Home > history of mathematics, history of science, mcgill, mcgill philosophy workshop > Rafael Nájera – Mathematics and the Sciences in the Middle Ages

Rafael Nájera – Mathematics and the Sciences in the Middle Ages

McGill Philosophy Workshop

Rafael Nájera
Mathematics and the Sciences in the Middle Ages

Wednesday, March 17, at 12pm in Leacock 927.

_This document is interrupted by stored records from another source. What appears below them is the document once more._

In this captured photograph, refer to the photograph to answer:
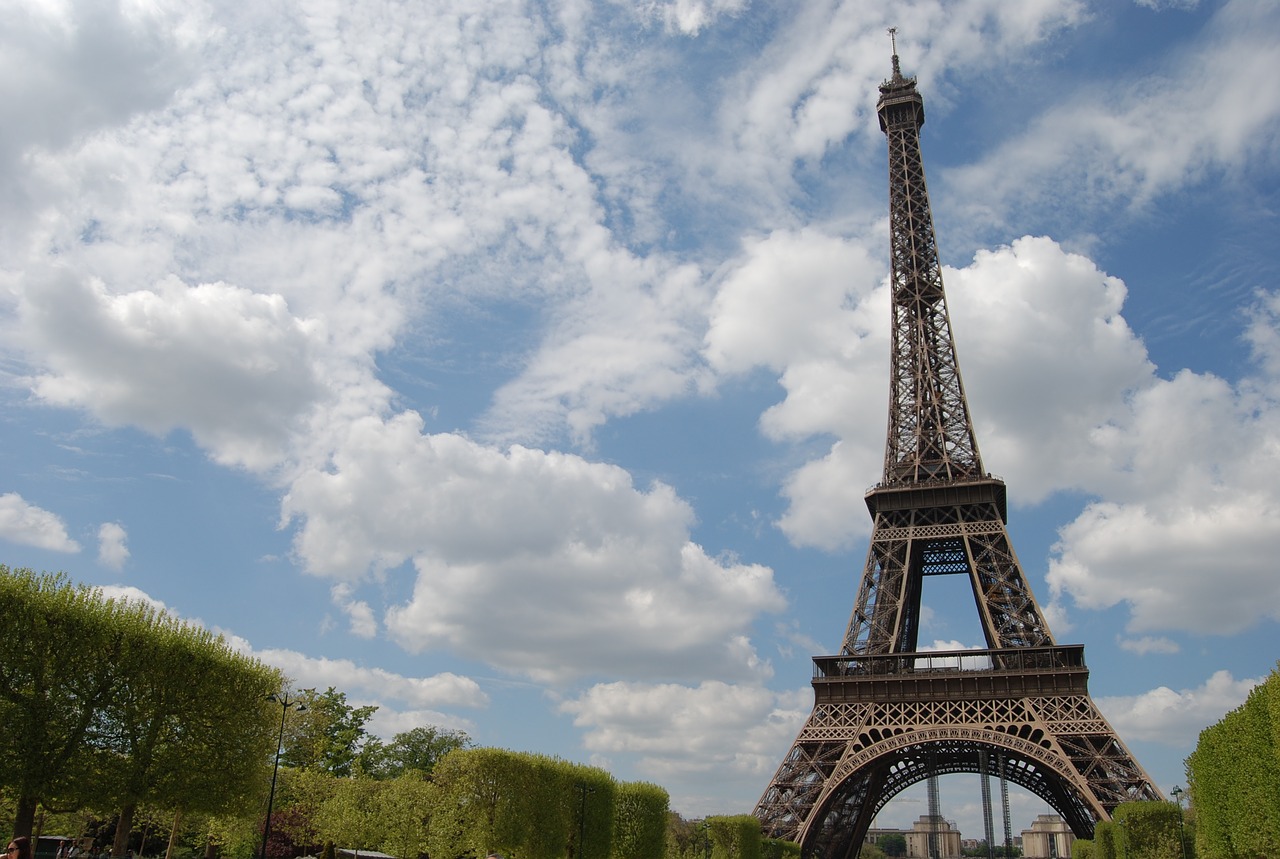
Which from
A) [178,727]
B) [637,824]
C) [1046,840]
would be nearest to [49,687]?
[178,727]

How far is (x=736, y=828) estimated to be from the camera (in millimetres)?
45500

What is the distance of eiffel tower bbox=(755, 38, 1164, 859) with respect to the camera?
4919 centimetres

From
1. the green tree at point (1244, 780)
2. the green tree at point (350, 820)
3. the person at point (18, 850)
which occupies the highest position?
the green tree at point (1244, 780)

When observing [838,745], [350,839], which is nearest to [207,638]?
[350,839]

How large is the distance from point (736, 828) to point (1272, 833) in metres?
22.9

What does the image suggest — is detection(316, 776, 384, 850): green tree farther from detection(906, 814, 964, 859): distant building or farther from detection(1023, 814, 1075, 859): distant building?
detection(1023, 814, 1075, 859): distant building

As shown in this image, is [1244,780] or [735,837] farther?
[735,837]

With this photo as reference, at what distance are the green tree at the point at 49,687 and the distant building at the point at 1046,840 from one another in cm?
17621

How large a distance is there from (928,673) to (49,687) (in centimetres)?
4190

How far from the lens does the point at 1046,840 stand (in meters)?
184

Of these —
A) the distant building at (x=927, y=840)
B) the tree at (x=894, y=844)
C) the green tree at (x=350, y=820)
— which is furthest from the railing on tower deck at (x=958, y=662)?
the tree at (x=894, y=844)

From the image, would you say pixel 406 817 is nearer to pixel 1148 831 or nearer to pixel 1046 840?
pixel 1148 831

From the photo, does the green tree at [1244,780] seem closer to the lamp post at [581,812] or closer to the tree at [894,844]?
the lamp post at [581,812]

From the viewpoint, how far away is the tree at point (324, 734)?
5850 cm
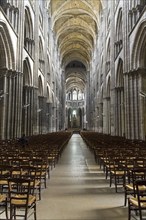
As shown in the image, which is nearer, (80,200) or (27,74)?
(80,200)

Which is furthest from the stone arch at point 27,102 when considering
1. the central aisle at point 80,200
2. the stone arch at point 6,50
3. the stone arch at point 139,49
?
the central aisle at point 80,200

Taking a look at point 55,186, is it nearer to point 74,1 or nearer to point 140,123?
point 140,123

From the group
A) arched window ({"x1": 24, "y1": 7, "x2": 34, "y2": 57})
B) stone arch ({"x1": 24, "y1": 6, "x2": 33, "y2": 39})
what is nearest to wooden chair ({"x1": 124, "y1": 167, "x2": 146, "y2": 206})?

I will talk about mathematics and its role in the sciences in the Latin West mostly before the wave of translations of works of Greek and Arabic origin in the 12th century. The main character will be the 6th century Roman writer Boethius, who translated and paraphrased an important work on arithmetic by Nicomachus of Gerasa. Some of Boethius’s ideas on mathematics may sound strange, but were standard Platonic and Pythagorean fare. He thought, for instance, that arithmetic is prior to all the sciences, that everything was created according to numbers. He thought, like Plato and Augustine, that mathematics is one of the most direct paths to wisdom, and coined the term quadrivium, the four-fold way, to refer to the mathematic disciplines. With this he helped in the preservation of the Greek tradition of higher education based in the Liberal Arts. I will try to explain all this, and talk about the influence it had before and after the first contacts with Aristotelian philosophy and how it fits in the bigger historical and philosophical picture that I am trying to elucidate in my research project.